Mike Hare of Redfish Farms unloads live tilapia fish for a customer on East Pender Street, one of several Vancouver-based Chinese supermarkets and restaurants to which the Courtenay-based farm sells fish. |
After the feisty, splashing fish settle, Hare takes them on a delivery route that is the same every week: First a ferry from Nanaimo to Tsawwassen, and then through Richmond, east Vancouver and, finally, Chinatown, hitting a network of 10 seafood operations that supply live tilapia to Chinese restaurants and grocery stores.
At a time when tilapia consumption is surging in the US (Americans' annual consumption of tilapia has quadrupled, from a quarter-pound per person in 2003 to a full pound in 2006, according to the National Marine Fisheries Service), Redfish competes against much larger American suppliers who serve Vancouver from Idaho and Minnesota.
It is steep, David-versus-Goliath competition for a Canadian upstart with much smaller economies of scale and tighter regulations to follow. However, Redfish has managed to wedge a niche for itself thanks to a Chinese (specifically Cantonese) penchant for eating the freshest fish possible -- that is, fish that is the spunkiest it can be at death.
By 8:30 am, Hare is unloading tilapia at Sun Tong Enterprises, a Richmond wholesaler on Westminster Highway. He climbs up containers stacked on his F700 Ford diesel truck and scoops out hundreds of kilograms of tilapia, lowering them by net into plastic boxes on the ground.

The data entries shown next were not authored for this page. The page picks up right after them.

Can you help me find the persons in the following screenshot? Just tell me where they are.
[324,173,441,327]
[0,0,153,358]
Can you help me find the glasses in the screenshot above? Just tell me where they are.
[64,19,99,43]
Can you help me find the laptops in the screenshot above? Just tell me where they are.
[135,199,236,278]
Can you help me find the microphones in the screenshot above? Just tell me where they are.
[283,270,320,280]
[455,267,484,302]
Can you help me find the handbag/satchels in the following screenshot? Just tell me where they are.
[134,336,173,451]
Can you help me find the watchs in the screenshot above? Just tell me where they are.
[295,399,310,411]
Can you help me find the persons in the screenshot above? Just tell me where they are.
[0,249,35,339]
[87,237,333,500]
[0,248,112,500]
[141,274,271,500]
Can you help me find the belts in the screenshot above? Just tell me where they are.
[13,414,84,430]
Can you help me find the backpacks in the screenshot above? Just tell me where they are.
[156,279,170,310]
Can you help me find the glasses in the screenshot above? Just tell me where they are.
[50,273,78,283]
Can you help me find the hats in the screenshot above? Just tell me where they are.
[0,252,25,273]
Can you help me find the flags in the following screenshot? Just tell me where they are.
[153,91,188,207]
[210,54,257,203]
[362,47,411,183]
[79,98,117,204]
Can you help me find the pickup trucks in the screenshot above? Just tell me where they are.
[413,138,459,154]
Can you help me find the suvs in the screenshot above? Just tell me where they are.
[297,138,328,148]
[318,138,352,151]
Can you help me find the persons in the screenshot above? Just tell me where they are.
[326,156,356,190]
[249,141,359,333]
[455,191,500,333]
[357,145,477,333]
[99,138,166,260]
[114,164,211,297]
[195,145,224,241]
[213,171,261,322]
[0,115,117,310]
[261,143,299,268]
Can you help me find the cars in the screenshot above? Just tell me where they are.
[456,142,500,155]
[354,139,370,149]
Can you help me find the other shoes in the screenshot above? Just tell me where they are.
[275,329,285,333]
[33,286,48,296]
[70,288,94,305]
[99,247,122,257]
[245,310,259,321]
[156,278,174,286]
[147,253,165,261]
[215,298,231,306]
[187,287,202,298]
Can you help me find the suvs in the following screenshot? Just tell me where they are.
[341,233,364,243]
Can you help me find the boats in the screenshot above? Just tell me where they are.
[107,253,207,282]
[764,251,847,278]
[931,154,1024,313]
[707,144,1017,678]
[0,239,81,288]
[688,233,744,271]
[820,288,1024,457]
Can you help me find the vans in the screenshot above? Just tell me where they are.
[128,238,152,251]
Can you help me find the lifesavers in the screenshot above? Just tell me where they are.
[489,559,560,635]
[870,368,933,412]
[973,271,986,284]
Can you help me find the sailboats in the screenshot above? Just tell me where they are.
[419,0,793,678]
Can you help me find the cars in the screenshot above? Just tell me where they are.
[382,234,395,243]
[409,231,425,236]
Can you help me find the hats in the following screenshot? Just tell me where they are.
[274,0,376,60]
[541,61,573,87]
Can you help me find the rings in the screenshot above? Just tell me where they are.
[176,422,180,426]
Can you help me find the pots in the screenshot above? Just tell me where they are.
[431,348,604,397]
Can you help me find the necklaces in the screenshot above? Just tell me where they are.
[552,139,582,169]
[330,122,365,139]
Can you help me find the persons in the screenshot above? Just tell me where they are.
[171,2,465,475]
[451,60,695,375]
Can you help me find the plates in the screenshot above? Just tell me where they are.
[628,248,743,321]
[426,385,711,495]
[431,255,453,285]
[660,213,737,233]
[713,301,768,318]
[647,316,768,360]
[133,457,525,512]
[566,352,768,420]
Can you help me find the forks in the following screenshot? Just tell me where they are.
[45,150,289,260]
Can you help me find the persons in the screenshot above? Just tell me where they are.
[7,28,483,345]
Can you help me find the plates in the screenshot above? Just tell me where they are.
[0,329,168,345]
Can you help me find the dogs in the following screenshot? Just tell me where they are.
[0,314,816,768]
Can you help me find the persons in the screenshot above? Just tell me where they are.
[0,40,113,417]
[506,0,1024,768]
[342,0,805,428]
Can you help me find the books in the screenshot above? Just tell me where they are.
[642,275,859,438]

Sjostrom was a fisherman for 25 years before he started farming tilapia in Courtenay. Even though American companies were already shipping live tilapia across the border, it took Sjostrom years of lobbying and hoop-jumping to finally get a green light for growing tilapia in BC.
To date, he is the only such operation in the province, even though others are exploring the idea. In 2001, he harvested his first batch of fish after an investment of about $1 million.
"It costs a lot to do this. Investment in the physical infrastructure alone is significant," Sjostrom said in a phone interview, describing his facility as a large, thick-walled building with seven gigantic, cylindrical tanks of water that have to be heated, purified and constantly monitored.